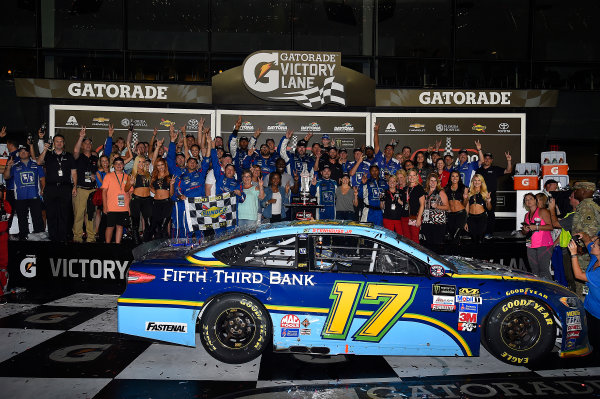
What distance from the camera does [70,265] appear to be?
811 centimetres

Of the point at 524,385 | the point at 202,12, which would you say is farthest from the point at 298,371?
the point at 202,12

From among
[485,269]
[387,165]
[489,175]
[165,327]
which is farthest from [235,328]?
[489,175]

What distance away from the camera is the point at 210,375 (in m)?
4.50

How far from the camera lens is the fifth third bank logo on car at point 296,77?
13.0 metres

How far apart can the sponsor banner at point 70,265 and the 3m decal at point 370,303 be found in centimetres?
452

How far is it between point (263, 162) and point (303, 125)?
3.40 metres

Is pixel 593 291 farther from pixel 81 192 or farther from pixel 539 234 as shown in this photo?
pixel 81 192

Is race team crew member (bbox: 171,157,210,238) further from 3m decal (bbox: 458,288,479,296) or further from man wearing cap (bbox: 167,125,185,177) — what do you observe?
3m decal (bbox: 458,288,479,296)

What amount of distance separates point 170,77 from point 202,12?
435 centimetres

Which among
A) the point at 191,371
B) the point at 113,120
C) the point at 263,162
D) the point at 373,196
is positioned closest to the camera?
the point at 191,371

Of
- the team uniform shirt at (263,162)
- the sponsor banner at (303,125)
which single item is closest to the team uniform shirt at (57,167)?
the team uniform shirt at (263,162)

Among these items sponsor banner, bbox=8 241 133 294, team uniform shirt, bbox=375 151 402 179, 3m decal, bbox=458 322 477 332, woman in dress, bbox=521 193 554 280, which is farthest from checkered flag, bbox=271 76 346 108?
3m decal, bbox=458 322 477 332

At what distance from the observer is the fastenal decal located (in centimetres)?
471

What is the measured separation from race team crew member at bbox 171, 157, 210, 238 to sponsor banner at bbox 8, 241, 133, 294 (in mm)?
1389
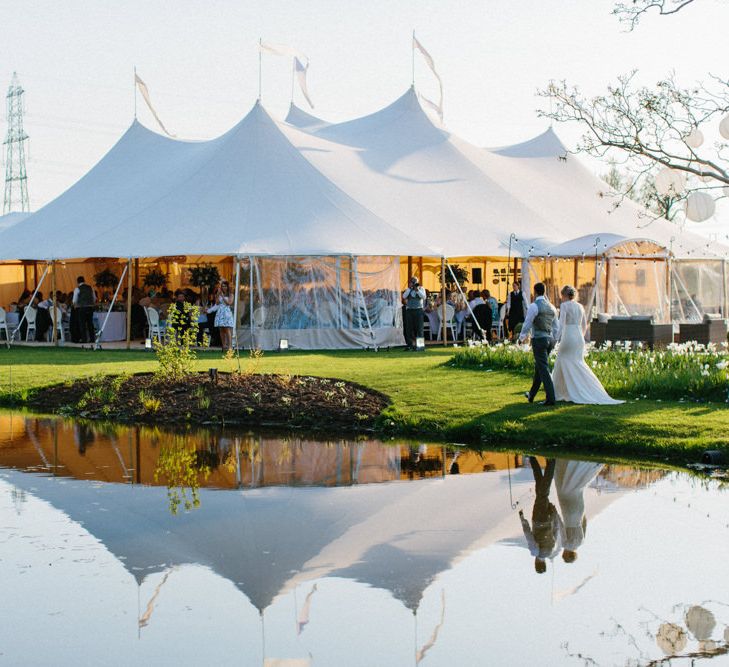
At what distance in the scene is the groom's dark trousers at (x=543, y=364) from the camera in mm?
13594

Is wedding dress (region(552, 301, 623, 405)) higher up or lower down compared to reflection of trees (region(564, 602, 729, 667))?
higher up

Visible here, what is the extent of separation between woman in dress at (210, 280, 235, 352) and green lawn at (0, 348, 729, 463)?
3601 millimetres

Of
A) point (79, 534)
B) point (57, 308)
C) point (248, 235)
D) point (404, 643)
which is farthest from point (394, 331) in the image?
Result: point (404, 643)

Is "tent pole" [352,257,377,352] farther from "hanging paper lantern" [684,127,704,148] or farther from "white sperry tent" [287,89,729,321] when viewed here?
"hanging paper lantern" [684,127,704,148]

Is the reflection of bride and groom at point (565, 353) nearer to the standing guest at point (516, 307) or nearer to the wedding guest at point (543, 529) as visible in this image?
the wedding guest at point (543, 529)

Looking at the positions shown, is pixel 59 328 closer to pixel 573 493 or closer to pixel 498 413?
pixel 498 413

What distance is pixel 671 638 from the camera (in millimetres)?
5707

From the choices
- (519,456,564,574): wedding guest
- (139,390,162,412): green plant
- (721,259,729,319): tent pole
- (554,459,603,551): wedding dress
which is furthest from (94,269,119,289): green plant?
(519,456,564,574): wedding guest

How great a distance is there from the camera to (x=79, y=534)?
25.9 ft

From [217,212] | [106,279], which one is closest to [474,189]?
[217,212]

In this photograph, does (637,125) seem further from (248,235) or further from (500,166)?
(500,166)

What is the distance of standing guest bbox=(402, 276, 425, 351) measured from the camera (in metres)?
23.1

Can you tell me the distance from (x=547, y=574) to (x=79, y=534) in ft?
10.1

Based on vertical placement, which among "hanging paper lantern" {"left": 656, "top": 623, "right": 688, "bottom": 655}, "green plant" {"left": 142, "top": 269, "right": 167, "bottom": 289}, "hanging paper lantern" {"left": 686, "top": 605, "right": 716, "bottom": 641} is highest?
"green plant" {"left": 142, "top": 269, "right": 167, "bottom": 289}
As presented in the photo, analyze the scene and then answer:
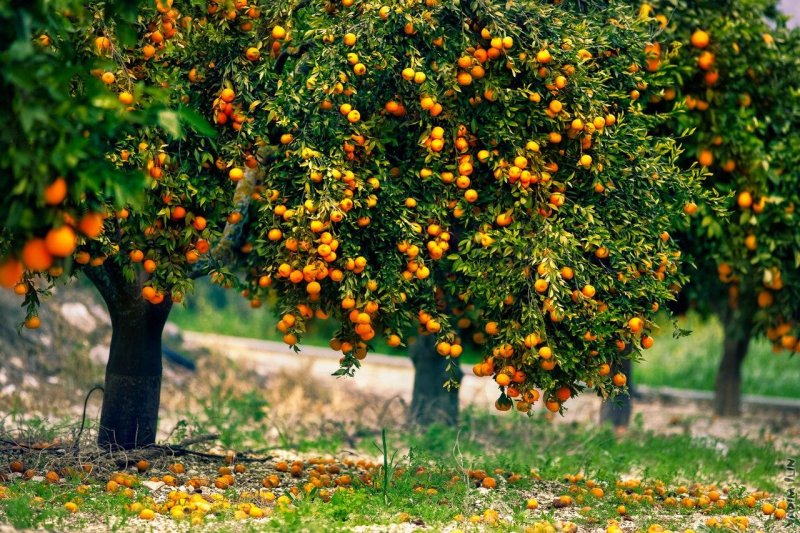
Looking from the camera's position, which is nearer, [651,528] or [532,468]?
[651,528]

==========

- Problem: Can you render the stretch from the record containing "What is the distance" through the end of the records, both ends included, as a two-column CSV with the headers text and answer and one row per record? Put each field in double quotes, turn any line breaks into spaces, and leave the pictures out.

- Solution:
text,answer
"What is the distance of standing guest bbox=(402, 276, 425, 351) measured from the camera (in metres)?","23.1"
"Can you tell me the distance from (x=547, y=574) to (x=79, y=534) in ft?","10.1"
"Based on vertical placement, which among ""hanging paper lantern"" {""left"": 656, ""top"": 623, ""right"": 688, ""bottom"": 655}, ""green plant"" {""left"": 142, ""top"": 269, ""right"": 167, ""bottom"": 289}, ""hanging paper lantern"" {""left"": 686, ""top"": 605, ""right"": 716, ""bottom"": 641} is highest?","""green plant"" {""left"": 142, ""top"": 269, ""right"": 167, ""bottom"": 289}"
"As presented in the photo, analyze the scene and then answer: Looking from the camera's position, which is nearer, [651,528] or [532,468]?","[651,528]"